Denouncing a faith is a much more major issiue and takes a serious position on the world stage. It causes major international conflicts. Not only Islam but so many major religions, including Christianity, espouse violence. It seems to me that the SBC comes very close to espousing violence itself.
In the 1930s and 1940s we saw racial based and religion based violence. We woudl have seen it before that if we had "enjoyed" wordl-wide media coverage, though "The Crusades" were a pretty good example, as was the English persecutionn of Roman Catholics and then of non Roman Catholics, and then of Roman Catholics again.
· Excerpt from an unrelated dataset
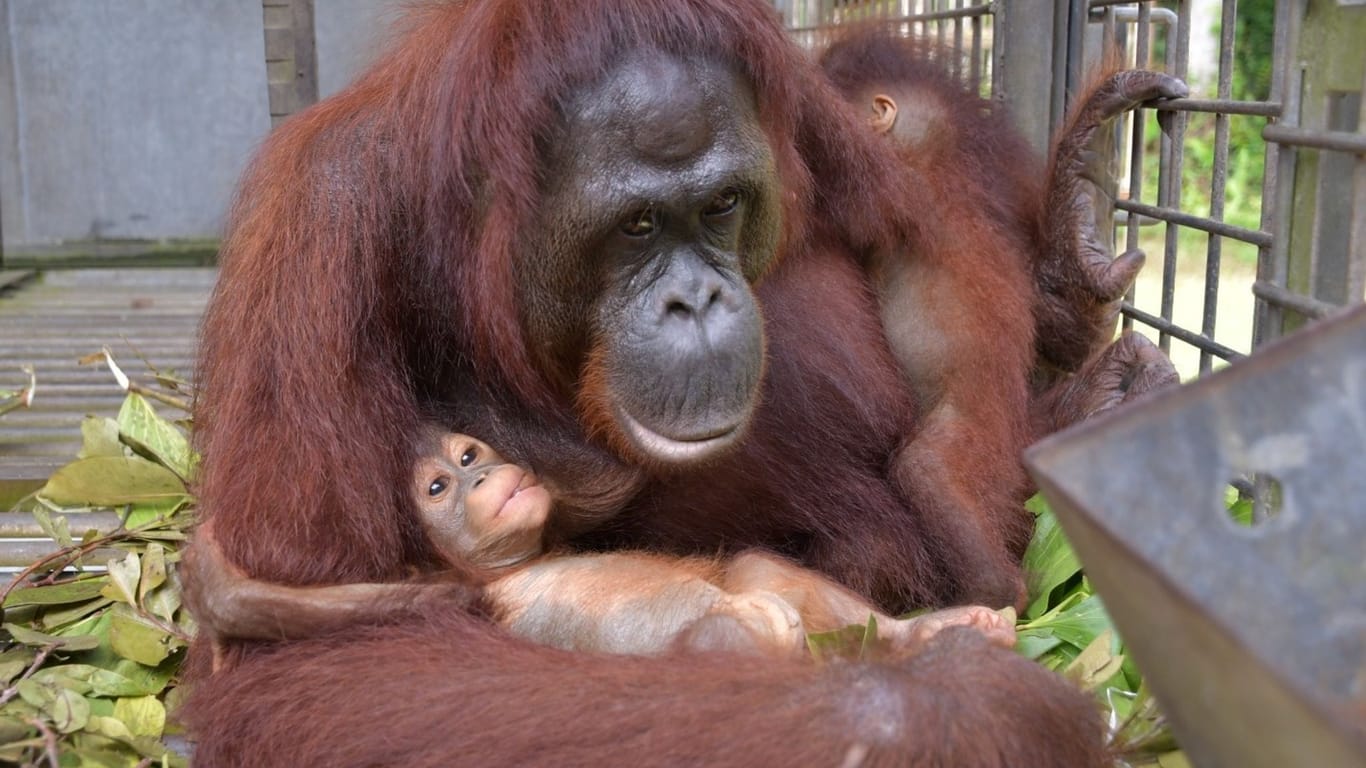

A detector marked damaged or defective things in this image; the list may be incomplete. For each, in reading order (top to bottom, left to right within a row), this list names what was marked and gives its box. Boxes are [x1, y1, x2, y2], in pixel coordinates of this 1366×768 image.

More recently we have had the racial and religious based conflicts in Bosnia et al. in Britain we have sectarian violence in Northern Ireland, and there is often gang warfare between Sikh and Muslim youths in Slough, a major town in southern England. And there is the Israeli/Palestinian issue too. (And yes I do know that homosexuals, blacks, gypsies, disabled, mentally infirm and other "undesirables" were disposed of by Hitler)
Right thinking people despise and are horrified at such things, historical and present day. And many of those right thinking people are also Southern Baptists, but do not dare, for reasons I do not understand for it is not my church, to speak up. Perhaps it is the rehtoric of the obviously charismatic morons who speak so rabble rousingly.
I would love a Southern Baptist to comment, dispassionately. Some of us here are from that sect, and are very welcome to their religion, so let us not pillory a view agreeing with the articles (though I doubt we will see it), but let us learn instead what is behind it.